La préfecture du Rhône a tenté d’expulser une Roumaine parce qu’elle se prostituait, considérant qu’elle présentait une « menace réelle pour la société française ». Arrivée en France en janvier 2013, Stella (nom d’emprunt) tapinait du côté de la Confluence, dans le 2e arrondissement de Lyon. Un quartier qui reste un haut lieu de la prostitution lyonnaise. Mais elle n’a pas exercé bien longtemps.
Mi-février, la police l’a interpellée pour racolage sur la voie publique, mais elle n’a écopé que d’un rappel à la loi. Pas de condamnation.
Stella n’a pas pour autant été libérée. Le service des étrangers de la préfecture du Rhône a préféré lui notifier une obligation de quitter le territoire français (OQTF, que nous avons pu consulter), en s’appuyant sur l’article L511-3-1 du CESEDA (Code de l’entrée et du séjour des étrangers et du droit d’asile) qui permet d’expulser des ressortissants de l’Union européenne s’ils constituent une « menace » :
« Considérant que son comportement (un rappel à la loi pour des faits de prostitution, ndlr) constitue bien une menace réelle, actuelle et suffisamment grave pour l’intérêt fondamental de la société française ».
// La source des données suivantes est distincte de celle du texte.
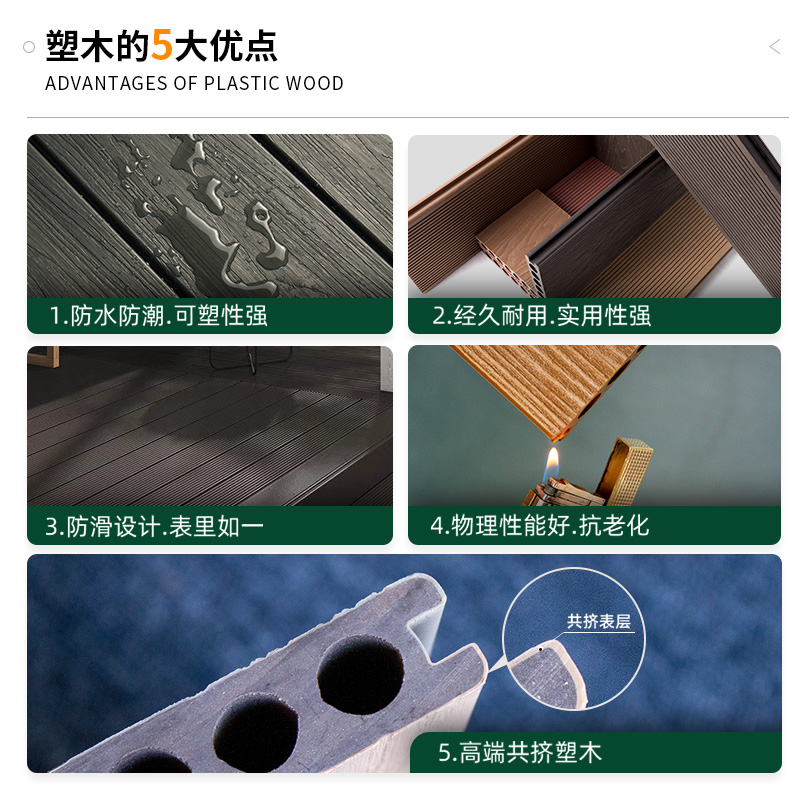 塑木的5大优点
ADVANTAGES OF PLASTIC WOOD

1.防水防潮.可塑性强

2.经久耐用.实用性强

3.防滑设计.表里如一

4.物理性能好.抗老化

共挤表层

5.高端共挤塑木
Alors qu’en règle générale les étrangers ont trente jours pour quitter le territoire volontairement, Stella a été conduit au centre de rétention administrative de Lyon, à deux pas de l’aéroport de Saint-Exupéry. Mais elle a pu faire un recours devant le tribunal administratif de Lyon. Le juge administratif a annulé l’OQTF dans une décision que nous avons également pu consulter :
« Ces seuls faits (de racolage, ndlr) ne suffisent pas, en l’absence de circonstances particulières, à établir que la présence que la présence en France de Madame XX est constitutive d’une menace réelle actuelle et suffisamment grave pour un intérêt fondamental de la société française ».
Que ce soit pour un vol à l’étalage, une occupation illégale d’un terrain ou du racolage, le juge ne considère pas que ces faits constituent des « menaces pour la société françaises ». Pas plus que pour la prostitution. La préfecture du Rhône aura tenté le coup.